Even I have found myself reading a book and considering how to write the review, what passages to highlight. That’s a dangerous way to read a book, since it focuses the experience on you rather the book itself. Better by far to try to write your own book in that case! Let the book be itself, and if you’re not ready for it, set it aside. No need to air your dirty laundry. If the book stinks in your opinion, all well and good. But remember, millions of people throughout the world have fallen in love with Shakespeare, for example. They find great meaning and power in his works, and many countries have used his plays as metaphors for their own political situation. Shakespeare has stood for freedom, for power, for the divine, for the earthly. He’s led people to truth; he’s inspired other great authors to find themselves (think about how many book titles alone quote Shakespeare)! Are you really more insightful than they are?

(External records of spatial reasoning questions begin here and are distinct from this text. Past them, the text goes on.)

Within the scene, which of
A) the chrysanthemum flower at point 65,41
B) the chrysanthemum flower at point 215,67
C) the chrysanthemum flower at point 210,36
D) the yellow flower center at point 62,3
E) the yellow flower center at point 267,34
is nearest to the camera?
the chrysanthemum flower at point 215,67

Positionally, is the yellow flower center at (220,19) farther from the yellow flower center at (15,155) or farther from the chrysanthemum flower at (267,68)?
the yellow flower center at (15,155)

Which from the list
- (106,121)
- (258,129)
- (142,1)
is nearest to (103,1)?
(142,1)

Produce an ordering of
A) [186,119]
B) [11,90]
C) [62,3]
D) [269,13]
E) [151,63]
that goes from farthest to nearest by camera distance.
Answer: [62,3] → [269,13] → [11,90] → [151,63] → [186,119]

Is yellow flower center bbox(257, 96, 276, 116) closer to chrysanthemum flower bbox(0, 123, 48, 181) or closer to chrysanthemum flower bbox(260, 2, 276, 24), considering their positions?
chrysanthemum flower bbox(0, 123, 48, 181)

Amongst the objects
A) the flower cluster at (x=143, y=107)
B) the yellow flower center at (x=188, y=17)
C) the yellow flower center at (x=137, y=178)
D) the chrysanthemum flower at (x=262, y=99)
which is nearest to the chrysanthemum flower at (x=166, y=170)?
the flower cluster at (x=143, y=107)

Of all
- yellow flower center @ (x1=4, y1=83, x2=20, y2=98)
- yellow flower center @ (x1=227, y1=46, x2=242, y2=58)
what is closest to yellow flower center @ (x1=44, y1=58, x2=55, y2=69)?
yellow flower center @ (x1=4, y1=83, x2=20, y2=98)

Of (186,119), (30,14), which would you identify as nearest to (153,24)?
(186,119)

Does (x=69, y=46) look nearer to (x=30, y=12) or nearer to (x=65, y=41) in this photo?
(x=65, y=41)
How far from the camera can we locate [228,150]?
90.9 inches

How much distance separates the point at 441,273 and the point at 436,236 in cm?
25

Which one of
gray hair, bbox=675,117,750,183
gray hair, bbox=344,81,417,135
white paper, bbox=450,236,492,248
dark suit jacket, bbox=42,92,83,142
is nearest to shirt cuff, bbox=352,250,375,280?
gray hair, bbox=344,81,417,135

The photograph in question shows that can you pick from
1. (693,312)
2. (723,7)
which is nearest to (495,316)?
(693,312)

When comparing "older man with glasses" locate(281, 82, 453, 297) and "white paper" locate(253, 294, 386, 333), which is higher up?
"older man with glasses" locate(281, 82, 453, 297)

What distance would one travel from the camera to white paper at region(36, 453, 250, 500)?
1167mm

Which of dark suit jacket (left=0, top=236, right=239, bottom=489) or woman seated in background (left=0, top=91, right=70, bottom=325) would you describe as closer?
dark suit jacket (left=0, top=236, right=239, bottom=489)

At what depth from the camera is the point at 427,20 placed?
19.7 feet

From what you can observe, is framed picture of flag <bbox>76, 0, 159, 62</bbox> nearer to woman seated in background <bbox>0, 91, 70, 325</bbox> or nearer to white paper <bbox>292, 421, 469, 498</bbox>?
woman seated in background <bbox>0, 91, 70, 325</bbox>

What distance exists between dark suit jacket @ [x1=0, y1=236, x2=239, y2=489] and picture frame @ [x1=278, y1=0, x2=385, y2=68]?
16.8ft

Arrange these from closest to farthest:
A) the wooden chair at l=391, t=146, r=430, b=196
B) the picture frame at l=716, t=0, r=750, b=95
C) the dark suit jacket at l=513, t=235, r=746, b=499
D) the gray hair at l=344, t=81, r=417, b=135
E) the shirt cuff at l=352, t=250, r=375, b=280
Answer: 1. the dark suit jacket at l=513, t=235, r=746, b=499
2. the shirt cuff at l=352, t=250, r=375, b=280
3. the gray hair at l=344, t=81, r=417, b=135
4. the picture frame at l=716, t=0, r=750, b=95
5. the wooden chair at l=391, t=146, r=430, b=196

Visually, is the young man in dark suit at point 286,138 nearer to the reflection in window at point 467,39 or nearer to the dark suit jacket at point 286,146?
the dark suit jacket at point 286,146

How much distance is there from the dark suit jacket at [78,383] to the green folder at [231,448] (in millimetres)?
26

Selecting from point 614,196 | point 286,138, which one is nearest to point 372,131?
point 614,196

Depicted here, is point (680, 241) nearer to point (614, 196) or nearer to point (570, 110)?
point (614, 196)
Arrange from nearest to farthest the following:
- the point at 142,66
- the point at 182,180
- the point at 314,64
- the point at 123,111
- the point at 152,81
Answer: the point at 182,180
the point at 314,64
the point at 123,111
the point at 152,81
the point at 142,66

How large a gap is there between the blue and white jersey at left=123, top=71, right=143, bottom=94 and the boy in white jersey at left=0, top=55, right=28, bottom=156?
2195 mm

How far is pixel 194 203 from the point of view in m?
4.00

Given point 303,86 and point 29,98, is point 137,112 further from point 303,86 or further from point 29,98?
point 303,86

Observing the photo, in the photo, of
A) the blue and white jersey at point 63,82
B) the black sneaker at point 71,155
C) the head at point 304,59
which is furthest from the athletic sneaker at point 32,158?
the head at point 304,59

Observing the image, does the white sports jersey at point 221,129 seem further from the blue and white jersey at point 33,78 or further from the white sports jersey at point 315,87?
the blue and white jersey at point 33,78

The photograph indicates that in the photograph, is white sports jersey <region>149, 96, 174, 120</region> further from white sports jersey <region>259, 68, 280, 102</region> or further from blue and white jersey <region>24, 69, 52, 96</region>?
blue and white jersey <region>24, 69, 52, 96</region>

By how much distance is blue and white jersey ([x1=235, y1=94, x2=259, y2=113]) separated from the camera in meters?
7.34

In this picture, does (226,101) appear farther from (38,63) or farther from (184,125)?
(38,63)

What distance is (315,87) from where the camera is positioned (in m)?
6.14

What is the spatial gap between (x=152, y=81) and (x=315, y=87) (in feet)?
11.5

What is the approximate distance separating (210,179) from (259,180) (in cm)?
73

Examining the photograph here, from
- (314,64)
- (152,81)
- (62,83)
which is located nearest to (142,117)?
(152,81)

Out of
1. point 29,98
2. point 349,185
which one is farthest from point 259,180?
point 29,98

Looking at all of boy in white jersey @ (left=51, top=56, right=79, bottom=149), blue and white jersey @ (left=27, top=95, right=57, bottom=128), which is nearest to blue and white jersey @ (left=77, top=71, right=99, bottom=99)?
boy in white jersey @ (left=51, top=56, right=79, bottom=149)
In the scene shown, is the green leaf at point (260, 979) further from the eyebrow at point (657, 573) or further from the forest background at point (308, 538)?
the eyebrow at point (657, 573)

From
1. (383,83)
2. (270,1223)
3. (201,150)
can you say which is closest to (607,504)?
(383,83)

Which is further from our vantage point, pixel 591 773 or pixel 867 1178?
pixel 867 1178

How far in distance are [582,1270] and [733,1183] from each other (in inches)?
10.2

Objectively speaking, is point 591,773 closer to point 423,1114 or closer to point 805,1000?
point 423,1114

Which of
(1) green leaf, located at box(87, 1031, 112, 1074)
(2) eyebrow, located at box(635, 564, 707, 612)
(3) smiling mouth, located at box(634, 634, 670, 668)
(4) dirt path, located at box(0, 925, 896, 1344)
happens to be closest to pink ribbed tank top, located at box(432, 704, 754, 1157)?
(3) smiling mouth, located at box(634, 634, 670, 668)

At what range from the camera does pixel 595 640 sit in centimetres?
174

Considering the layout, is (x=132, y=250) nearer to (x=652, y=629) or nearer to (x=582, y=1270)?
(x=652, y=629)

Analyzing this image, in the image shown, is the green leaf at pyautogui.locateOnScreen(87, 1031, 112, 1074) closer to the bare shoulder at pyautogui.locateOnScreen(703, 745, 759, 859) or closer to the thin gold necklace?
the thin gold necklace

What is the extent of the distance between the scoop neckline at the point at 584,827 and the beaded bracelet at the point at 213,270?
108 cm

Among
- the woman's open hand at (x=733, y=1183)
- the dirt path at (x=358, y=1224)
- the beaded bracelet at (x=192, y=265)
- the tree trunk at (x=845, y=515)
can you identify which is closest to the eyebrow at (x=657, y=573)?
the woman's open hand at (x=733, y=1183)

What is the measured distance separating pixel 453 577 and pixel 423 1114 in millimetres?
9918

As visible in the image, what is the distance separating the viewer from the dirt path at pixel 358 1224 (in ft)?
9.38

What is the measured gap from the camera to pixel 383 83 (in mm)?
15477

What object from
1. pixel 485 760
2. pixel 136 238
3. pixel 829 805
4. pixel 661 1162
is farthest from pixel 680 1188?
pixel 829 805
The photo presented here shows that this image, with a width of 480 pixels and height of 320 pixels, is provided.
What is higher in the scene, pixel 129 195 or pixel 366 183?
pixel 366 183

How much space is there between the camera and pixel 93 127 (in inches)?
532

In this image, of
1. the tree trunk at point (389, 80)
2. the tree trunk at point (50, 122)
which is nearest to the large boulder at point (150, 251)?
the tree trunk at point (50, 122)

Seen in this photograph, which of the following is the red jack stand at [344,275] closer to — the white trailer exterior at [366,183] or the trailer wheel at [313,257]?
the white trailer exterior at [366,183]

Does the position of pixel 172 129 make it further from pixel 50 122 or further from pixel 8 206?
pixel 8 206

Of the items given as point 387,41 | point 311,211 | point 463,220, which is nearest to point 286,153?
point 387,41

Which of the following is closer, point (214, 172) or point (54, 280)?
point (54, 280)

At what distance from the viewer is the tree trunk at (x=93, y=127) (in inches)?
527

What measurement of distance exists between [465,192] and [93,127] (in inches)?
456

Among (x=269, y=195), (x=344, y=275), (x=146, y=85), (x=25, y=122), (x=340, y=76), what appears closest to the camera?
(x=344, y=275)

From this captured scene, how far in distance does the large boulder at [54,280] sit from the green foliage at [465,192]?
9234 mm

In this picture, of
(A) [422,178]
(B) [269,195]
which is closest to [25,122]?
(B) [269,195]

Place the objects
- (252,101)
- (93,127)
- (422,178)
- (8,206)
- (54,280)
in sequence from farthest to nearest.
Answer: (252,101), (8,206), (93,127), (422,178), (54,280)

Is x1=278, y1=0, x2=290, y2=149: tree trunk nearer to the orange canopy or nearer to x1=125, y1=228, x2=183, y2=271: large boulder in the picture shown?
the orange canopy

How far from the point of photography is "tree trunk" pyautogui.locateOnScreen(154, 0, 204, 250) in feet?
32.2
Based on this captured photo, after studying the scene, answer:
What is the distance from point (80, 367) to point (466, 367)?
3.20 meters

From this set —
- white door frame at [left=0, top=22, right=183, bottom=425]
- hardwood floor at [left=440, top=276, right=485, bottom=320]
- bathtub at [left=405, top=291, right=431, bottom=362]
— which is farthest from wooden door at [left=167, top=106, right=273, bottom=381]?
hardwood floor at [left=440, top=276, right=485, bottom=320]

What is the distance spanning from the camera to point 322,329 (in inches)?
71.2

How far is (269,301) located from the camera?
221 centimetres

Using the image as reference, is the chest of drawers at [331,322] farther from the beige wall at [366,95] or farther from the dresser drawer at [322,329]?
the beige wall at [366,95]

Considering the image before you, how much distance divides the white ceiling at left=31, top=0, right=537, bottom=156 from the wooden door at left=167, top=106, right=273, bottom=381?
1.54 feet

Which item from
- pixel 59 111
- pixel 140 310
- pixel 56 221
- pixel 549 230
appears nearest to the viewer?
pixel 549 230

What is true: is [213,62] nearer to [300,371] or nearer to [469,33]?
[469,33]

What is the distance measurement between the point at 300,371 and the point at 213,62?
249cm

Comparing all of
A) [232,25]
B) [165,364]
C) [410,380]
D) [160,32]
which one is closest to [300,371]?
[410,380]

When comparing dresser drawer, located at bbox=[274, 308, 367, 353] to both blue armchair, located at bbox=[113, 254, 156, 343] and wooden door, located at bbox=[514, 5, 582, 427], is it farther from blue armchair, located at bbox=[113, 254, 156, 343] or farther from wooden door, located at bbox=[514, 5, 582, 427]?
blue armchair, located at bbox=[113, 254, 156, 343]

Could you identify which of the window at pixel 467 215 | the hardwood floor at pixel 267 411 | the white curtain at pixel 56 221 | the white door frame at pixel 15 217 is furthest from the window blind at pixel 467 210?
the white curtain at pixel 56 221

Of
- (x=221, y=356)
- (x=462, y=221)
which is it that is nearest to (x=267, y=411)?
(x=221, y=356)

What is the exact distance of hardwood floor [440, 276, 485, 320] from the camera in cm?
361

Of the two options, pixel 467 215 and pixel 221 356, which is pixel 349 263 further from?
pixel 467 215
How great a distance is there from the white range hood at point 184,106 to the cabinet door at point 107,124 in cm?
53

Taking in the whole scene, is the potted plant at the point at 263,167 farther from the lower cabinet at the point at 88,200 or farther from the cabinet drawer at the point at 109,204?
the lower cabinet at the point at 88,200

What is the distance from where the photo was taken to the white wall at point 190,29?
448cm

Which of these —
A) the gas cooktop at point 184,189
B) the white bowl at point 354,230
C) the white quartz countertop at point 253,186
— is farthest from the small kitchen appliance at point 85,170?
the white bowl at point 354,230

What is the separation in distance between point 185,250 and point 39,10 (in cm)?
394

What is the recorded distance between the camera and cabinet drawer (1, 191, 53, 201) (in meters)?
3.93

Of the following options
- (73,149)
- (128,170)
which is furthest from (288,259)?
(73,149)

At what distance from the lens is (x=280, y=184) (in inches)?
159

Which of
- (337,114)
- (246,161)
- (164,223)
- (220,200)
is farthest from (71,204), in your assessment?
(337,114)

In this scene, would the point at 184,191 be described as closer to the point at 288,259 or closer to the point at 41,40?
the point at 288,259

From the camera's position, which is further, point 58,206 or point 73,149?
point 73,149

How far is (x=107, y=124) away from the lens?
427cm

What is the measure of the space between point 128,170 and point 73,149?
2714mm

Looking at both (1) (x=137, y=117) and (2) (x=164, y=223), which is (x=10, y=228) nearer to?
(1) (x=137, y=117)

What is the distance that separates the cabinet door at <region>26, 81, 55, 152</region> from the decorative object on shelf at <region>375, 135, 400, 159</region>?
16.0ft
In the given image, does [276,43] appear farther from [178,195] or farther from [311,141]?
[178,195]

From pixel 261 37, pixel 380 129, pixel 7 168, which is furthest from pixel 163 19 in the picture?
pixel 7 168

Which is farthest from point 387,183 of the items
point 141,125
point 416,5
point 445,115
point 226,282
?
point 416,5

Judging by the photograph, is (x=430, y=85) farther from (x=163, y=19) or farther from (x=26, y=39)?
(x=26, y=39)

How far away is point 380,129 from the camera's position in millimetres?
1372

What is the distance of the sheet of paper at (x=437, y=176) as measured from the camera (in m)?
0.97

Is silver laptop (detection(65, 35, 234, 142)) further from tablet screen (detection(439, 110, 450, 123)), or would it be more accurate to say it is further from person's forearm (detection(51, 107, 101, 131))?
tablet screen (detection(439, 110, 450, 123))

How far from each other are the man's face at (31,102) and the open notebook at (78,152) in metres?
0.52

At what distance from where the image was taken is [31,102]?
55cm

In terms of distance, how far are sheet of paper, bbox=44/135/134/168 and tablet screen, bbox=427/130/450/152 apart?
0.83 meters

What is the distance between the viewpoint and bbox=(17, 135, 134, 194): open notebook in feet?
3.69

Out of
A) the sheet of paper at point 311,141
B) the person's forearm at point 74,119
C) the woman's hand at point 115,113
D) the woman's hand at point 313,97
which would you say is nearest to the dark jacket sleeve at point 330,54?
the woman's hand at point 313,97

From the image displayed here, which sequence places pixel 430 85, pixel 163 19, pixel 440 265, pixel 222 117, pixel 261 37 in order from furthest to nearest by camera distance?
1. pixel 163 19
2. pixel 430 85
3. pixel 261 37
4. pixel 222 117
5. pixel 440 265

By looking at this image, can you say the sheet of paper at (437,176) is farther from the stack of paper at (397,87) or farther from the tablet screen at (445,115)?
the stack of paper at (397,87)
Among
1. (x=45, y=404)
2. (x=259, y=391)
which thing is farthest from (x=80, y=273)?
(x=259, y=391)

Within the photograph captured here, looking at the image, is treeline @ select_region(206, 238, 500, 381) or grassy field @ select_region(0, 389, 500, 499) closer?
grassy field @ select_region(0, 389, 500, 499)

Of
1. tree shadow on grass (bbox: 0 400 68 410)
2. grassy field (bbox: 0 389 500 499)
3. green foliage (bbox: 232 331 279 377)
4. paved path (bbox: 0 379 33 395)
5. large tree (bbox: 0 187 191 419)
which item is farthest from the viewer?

In the end it all comes down to humility. Place your review in the bigger picture and ask yourself, “why do I need to write this? What good does it do? Am I really adding to the literary conversation of this work or simply taking a selfie?” Many will ask, what harm does it do? Why can’t I say what I feel? Don’t we live in a free country? Sure we do, but consider this: let’s say you write a terrible, smarmy review of Stevenson and post it on line. Suppose you have a bunch of followers, other young, impressionable readers who are reluctant to read a book without guidance. One of these readers will see your review and become dogmatic about the book: “oh, I hate that book, it sucks! It’s boring!” even though they have never read it (I’ve seen this happen so many times as a teacher). But what if that book would transform them? What if they were meant to read it? It might take years for the reader to grow up enough to try the book themselves, or they might never read it. So your review, written because you “felt like it” has just closed the door of possibility and imagination. Was really it worth it? Why not let people read it for themselves? It’s really not a question of money; with all the crap we waste money on these days, a book costs very little and ideas are never a waste of money.
I write this because I refuse to see books as products. They don’t disappoint, they inspire. And if they don’t inspire you, that doesn’t mean the book didn’t “work.” You’re simply not ready for it. And okay, you might never be. But you’re not the world. The world is vast, people are diverse. Let a book speak for itself, even if it doesn’t speak to you. Young people need to read as indiscriminately as they can, otherwise they fall into the trap of genre and, like Catherine, expect to see ghosts emerging from every cupboard. In short, reading is the most engaging, and possibly the healthiest thing you can do for your mind. So don’t limit the greatest literature of the past to others. Or better yet, assume that you have more to learn from a book 100 years old than it does from you.